**INFORMATION PROVIDED**:
* * * * *

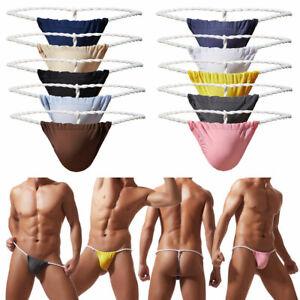 Sexy-Men-Ice-Silk-Briefs-G-String-Jockstrap-Thong-Underwear-Bikini-Pack-of-1-4-5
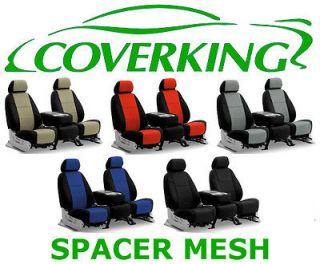 Dodge Ram Truck 150 1500 Coverking Spacer Mesh Custom Seat Covers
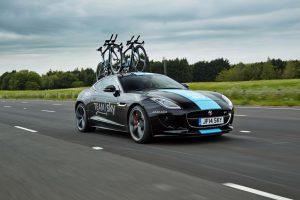 Um F-Type exclusivo para celebrar o apoio ao Team Sky no Tour de France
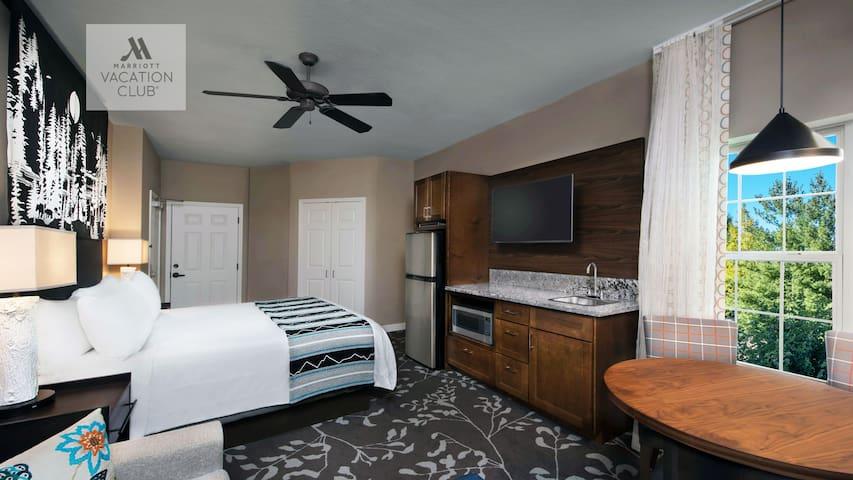 4⭐ Marriott's Willow Ridge Lodge Studio Sleeps 4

* * * * *

**TASK**: Would you repeat the material exactly, keeping out any pictures?

**RESULT OF THE EXERCISE**:
 Sexy-Men-Ice-Silk-Briefs-G-String-Jockstrap-Thong-Underwear-Bikini-Pack-of-1-4-5
 Dodge Ram Truck 150 1500 Coverking Spacer Mesh Custom Seat Covers
 Um F-Type exclusivo para celebrar o apoio ao Team Sky no Tour de France
 4⭐ Marriott's Willow Ridge Lodge Studio Sleeps 4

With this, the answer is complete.